### COMPLETE THE FOLLOWING
A – Reproduce word for word the passage of the Moscow trip account starting at "The Soviets destroyed" and ending at "Archbishop Ambrose (Yermakov)".
B – Pick up the Moscow trip account after its final line and carry it forward.

### SELECTED PASSAGE
......

Wednesday, April 10, 2019

2019 Moscow Trip -- Part 2

Holy Ground
Monday, February 25th

The Conference was to begin with a Hierarchical Liturgy, at 9:00 a.m. Fr. Sergei was going to come by and take me to St. Tikhon University by the Metro, but he was delayed a bit by traffic, and so we ended up taking a taxi.

Fr. Sergei wasn't able to stay for the morning session, but he made sure I made it into the Church which was up the stairs, and part of a large hall. I wasn't aware of the history of this place until the next day, and perhaps it was just as well, because it was intimidating enough to speak at this conference in the first place -- but as I later learned, I was serving in a Church which was dedicated to St. Vladimir, and built by the Hieromartyr Vladimir (Bogoyavlensky), who was the first bishop to be martyred by the Bolsheviks when he was then Metropolitan of Kiev. It was built because prior to it, there was no Church dedicated to St. Vladimir the Great in Moscow, and they wanted a Church suitable to celebrate the 900th anniversary of the Baptism of Rus' in 1888. In 1917, it was chosen as the site of the pivotal All-Russian Council which elected Patriarch Tikhon and played such a key role in charting the course of the Russian Church up to the present day.

The Soviets destroyed the interior of this Church, and it was used simply as a concert hall. However, it was restored, almost exactly as it was originally. However, while you can see in the photo above from the 1917 Council that there was an archway separating the main hall from the Church, which was decorated with icons. When the Church was restored, it was decided that the icons on this archway would be composed of saints who participated in the 1917 Council, but were either martyrs or confessors.

When I first entered the Altar, Fr. Paul Ermilov introduced himself, and pointed me to the vestments set aside for me. It was a good thing that they had a set for me to use, because I had assumed the Liturgy would be in gold vestments, but as it turned out, they were in blue, for the feast of the Iveron Icon of the Mother of God.

Archbishop Ambrose (Yermakov)

......

Entries drawn from a collection:
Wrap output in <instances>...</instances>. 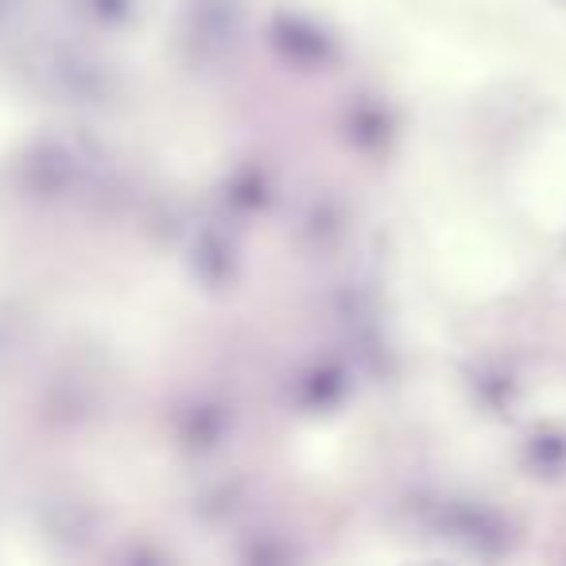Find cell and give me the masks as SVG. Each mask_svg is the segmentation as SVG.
Here are the masks:
<instances>
[{"mask_svg":"<svg viewBox=\"0 0 566 566\" xmlns=\"http://www.w3.org/2000/svg\"><path fill=\"white\" fill-rule=\"evenodd\" d=\"M354 396V365L346 357H311L287 377V403L300 416H331Z\"/></svg>","mask_w":566,"mask_h":566,"instance_id":"obj_5","label":"cell"},{"mask_svg":"<svg viewBox=\"0 0 566 566\" xmlns=\"http://www.w3.org/2000/svg\"><path fill=\"white\" fill-rule=\"evenodd\" d=\"M346 202L334 195H315L307 206H303L300 213V244L307 252H315V256H323V252H334L338 249V241L346 237Z\"/></svg>","mask_w":566,"mask_h":566,"instance_id":"obj_9","label":"cell"},{"mask_svg":"<svg viewBox=\"0 0 566 566\" xmlns=\"http://www.w3.org/2000/svg\"><path fill=\"white\" fill-rule=\"evenodd\" d=\"M524 470L532 478H543V481H555L566 473V434L558 427H539L532 439L524 442Z\"/></svg>","mask_w":566,"mask_h":566,"instance_id":"obj_11","label":"cell"},{"mask_svg":"<svg viewBox=\"0 0 566 566\" xmlns=\"http://www.w3.org/2000/svg\"><path fill=\"white\" fill-rule=\"evenodd\" d=\"M241 0H187L179 24V48L195 71H221L241 48Z\"/></svg>","mask_w":566,"mask_h":566,"instance_id":"obj_1","label":"cell"},{"mask_svg":"<svg viewBox=\"0 0 566 566\" xmlns=\"http://www.w3.org/2000/svg\"><path fill=\"white\" fill-rule=\"evenodd\" d=\"M470 392L489 416H504V411L516 408L520 400V380L512 377L504 365H481L470 377Z\"/></svg>","mask_w":566,"mask_h":566,"instance_id":"obj_10","label":"cell"},{"mask_svg":"<svg viewBox=\"0 0 566 566\" xmlns=\"http://www.w3.org/2000/svg\"><path fill=\"white\" fill-rule=\"evenodd\" d=\"M275 202V179L264 164L249 159V164L233 167V171L221 179V213L229 221H252L264 218Z\"/></svg>","mask_w":566,"mask_h":566,"instance_id":"obj_8","label":"cell"},{"mask_svg":"<svg viewBox=\"0 0 566 566\" xmlns=\"http://www.w3.org/2000/svg\"><path fill=\"white\" fill-rule=\"evenodd\" d=\"M244 260H241V241L229 218L210 221L195 233L190 241V275L202 283L206 292L226 295L241 283Z\"/></svg>","mask_w":566,"mask_h":566,"instance_id":"obj_6","label":"cell"},{"mask_svg":"<svg viewBox=\"0 0 566 566\" xmlns=\"http://www.w3.org/2000/svg\"><path fill=\"white\" fill-rule=\"evenodd\" d=\"M431 532L478 558H504L516 543V527L485 501H442L431 509Z\"/></svg>","mask_w":566,"mask_h":566,"instance_id":"obj_3","label":"cell"},{"mask_svg":"<svg viewBox=\"0 0 566 566\" xmlns=\"http://www.w3.org/2000/svg\"><path fill=\"white\" fill-rule=\"evenodd\" d=\"M563 4H566V0H563Z\"/></svg>","mask_w":566,"mask_h":566,"instance_id":"obj_12","label":"cell"},{"mask_svg":"<svg viewBox=\"0 0 566 566\" xmlns=\"http://www.w3.org/2000/svg\"><path fill=\"white\" fill-rule=\"evenodd\" d=\"M233 423H237V411L229 400H221V396H195V400L179 411L182 450H190V454H198V458L218 454V450L233 439Z\"/></svg>","mask_w":566,"mask_h":566,"instance_id":"obj_7","label":"cell"},{"mask_svg":"<svg viewBox=\"0 0 566 566\" xmlns=\"http://www.w3.org/2000/svg\"><path fill=\"white\" fill-rule=\"evenodd\" d=\"M338 133L346 148L357 151L361 159H388L396 140H400V109L385 94L361 90L342 105Z\"/></svg>","mask_w":566,"mask_h":566,"instance_id":"obj_4","label":"cell"},{"mask_svg":"<svg viewBox=\"0 0 566 566\" xmlns=\"http://www.w3.org/2000/svg\"><path fill=\"white\" fill-rule=\"evenodd\" d=\"M264 40L272 55L295 74H331L342 66V40L318 17L295 9L272 12L264 28Z\"/></svg>","mask_w":566,"mask_h":566,"instance_id":"obj_2","label":"cell"}]
</instances>
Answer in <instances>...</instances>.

......

### TASK RESPONSES
A –
The Soviets destroyed the interior of this Church, and it was used simply as a concert hall. However, it was restored, almost exactly as it was originally. However, while you can see in the photo above from the 1917 Council that there was an archway separating the main hall from the Church, which was decorated with icons. When the Church was restored, it was decided that the icons on this archway would be composed of saints who participated in the 1917 Council, but were either martyrs or confessors.

When I first entered the Altar, Fr. Paul Ermilov introduced himself, and pointed me to the vestments set aside for me. It was a good thing that they had a set for me to use, because I had assumed the Liturgy would be in gold vestments, but as it turned out, they were in blue, for the feast of the Iveron Icon of the Mother of God.

Archbishop Ambrose (Yermakov)

B –
I did not bring my kamilavka, because travelling with a big hat is very inconvenient. Fr. Paul made several attempts to find one that would fit, but I have a big head, as Texans often do. I guess Serbs may have something similar, because to make things symmetrical, he had me stand opposite Fr. Darko Djogo, who was also an invited speaker, from the University of East Sarajevo's Faculty of Theology, and he likewise didn't have a kamilavka that fit. But as it would happen, he also speaks wonderfully good English, and so I made a point of sticking close by him for the rest of the Conference.

So we lined up to greet Archbishop Ambrose (Yermakov), who is the Rector of the Moscow Theological Academy. The choir was especially amazing.

The Liturgy itself was very beautiful, though there are a few minor differences between the practice in ROCOR that I am familiar with, and the Moscow practice, but I made it through without incident. I was able to meet Archbishop Ambrose, as well as Fr. Vladimir Vorobyov who is the rector of the University. Unfortunately for me, our conversations were limited by their limited English, and my even more limited Russian.

Fr. Vladimir Vorobyov

After the Liturgy, the clergy were invited to a dinning hall where we had a very nice lunch, and I was able to speak with the clergy... mostly Fr. Darko and Fr. Paul, though some of the other clergy spoke a bit of English. There was a priest from Ukraine who spoke some English, and he pointed out that he had the same kind of coat that I was wearing, which I wasn't clear on how he happened to have gotten one. We were both wearing United States Navy pea coats -- which I wear for three reasons: 1) my father was in the Navy in World War II, and told me that this was a very warm and practical coat; 2) you can get them from an Army / Navy surplus store very cheaply; and 3) they happen to work well with my usual wardrobe. I later learned that he was another invited speaker, and that he had been forcibly evicted from his Church in Ukraine, though I can't remember where it was, or the details of how it happened in his case.

After the meal, the Conference itself began. The first session was focused on the theological issues behind the crisis, and the speakers came from Moscow Theological Academy, Stretensky Theological Seminary, Moscow State University, and also included Fr. Paul Ermilov who is a professor at St. Tikhon University.

Fr. Paul Ermilov

I sat next to Fr. Darko, and he translated the highlights of what was said for me.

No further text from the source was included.